Hein Gorny (12 April 1904 – 14 June 1967) was a German commercial photographer who worked on a range of subjects and themes. He was best known for his industrial and advertising photography. He was a self-taught pioneer artistic photographer in the New Objectivity movement. He left Germany for the United States following persecution of his wife, who was of Jewish ancestry, by the Nazi regime.

== Life and work ==

Gorny was born in Witten and left his hometown after apprenticing as a carpenter briefly. He moved to Berlin where he worked for Philip Holzmann as a carpenter and then as a seller of gramophone discs. In the 1920s he joined a circle of artists and thinkers called the "Kröpcke Circle" which included Kurt Schwitters, Erich Maria Remarque, and Paul Steegemann.

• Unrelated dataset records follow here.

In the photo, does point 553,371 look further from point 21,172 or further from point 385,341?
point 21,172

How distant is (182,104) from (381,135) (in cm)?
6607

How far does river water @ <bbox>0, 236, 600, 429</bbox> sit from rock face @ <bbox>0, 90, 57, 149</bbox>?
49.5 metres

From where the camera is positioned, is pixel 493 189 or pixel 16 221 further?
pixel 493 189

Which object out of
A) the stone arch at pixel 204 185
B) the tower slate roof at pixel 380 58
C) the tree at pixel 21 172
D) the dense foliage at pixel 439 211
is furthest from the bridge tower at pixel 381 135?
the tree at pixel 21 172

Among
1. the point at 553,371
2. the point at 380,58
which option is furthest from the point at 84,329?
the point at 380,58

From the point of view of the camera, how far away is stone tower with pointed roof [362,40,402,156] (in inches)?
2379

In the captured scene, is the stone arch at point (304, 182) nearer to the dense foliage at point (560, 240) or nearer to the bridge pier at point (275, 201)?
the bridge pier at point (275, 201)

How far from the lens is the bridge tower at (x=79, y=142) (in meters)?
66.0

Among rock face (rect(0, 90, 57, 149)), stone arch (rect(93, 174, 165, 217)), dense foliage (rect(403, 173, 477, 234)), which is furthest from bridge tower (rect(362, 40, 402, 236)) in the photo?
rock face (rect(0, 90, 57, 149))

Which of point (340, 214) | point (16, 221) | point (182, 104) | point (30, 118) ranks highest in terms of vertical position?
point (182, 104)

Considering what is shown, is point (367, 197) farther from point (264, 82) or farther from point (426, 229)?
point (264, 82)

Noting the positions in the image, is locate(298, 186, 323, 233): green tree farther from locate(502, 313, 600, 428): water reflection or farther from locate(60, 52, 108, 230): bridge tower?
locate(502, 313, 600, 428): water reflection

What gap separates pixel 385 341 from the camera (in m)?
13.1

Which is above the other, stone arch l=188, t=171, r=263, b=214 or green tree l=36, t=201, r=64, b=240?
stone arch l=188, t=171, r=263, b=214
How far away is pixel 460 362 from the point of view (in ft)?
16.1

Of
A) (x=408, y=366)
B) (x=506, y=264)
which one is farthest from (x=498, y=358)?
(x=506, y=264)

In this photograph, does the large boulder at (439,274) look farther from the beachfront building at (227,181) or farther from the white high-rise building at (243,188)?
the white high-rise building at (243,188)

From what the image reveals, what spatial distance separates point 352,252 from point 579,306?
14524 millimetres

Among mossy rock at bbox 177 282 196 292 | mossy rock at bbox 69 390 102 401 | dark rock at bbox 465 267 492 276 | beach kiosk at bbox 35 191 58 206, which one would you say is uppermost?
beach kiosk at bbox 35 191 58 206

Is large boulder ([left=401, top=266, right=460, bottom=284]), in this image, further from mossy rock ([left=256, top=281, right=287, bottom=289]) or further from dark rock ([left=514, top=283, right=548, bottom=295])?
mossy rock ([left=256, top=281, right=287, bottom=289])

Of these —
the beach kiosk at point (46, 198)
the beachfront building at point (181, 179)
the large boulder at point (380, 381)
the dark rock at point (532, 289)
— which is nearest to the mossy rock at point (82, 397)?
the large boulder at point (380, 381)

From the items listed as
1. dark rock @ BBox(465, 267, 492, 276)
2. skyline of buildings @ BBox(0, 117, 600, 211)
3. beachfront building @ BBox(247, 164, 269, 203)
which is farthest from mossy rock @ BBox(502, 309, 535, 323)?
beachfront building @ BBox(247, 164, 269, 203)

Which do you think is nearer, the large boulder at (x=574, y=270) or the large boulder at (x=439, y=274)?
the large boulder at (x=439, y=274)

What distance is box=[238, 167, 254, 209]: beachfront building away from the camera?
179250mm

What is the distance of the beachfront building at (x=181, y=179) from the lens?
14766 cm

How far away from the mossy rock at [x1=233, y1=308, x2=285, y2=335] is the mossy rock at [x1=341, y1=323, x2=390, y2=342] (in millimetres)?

He went on photographic trips into Italy and North Africa with Hanns Krenz of the Kestner Society and some of these were published in the Hannoversche Anzeiger in 1924. In 1925 he made portraits of Theodor Lessing and in 1932, he married Ruth, the daughter of Lessing. He became a friend of Otto Umbehr, and in 1929 he held a photo exhibition as part of the German Werkbund. His photographs became well-known and by the 1930s he was widely recognized as a major photographer. He worked with industries on advertising and marketing materials and was particularly famous for his work with textile company Bemberg, the wallpaper company Norta, Blaupunkt Radio and AEG. He also travelled widely including to the USSR with Erich Ohser and Erich Kästner. From 1933 to 1936 he was in Berlin and collaborated with Paul Eipper for books on animals. In 1933, his father-in-law was killed by the Nazis for being of Jewish descent. He took over Lotte Jacobi's studio in Berlin after Jacobi emigrated to the US. The Reich Press Chamber wished him to divorce his wife but he refused and along with his wife he went to the US in 1938. Ruth was denied a residence permit and he was forced to return to Germany in 1939. He was declared unfit for military duty due to his Jewish wife and exempted from conscription. Despite various restrictions, he was able to continued to work. He divorced Ruth in 1945 and married a studio assistant. The couple were held prisoners by Soviet army in April-May 1945. He divorced and remarried Ruth after being released and divorced her again in 1946. His last project was on photographing Berlin from the air along with Adolph Carl Byers for a book titled "In Memoriam" but this did not happen. He had become addicted to Pervitin and this affected his work and life in the last two decades and from 1954 he was institutionalized in the Ilten Sanatorium. He died following injuries from a fire in Hanover.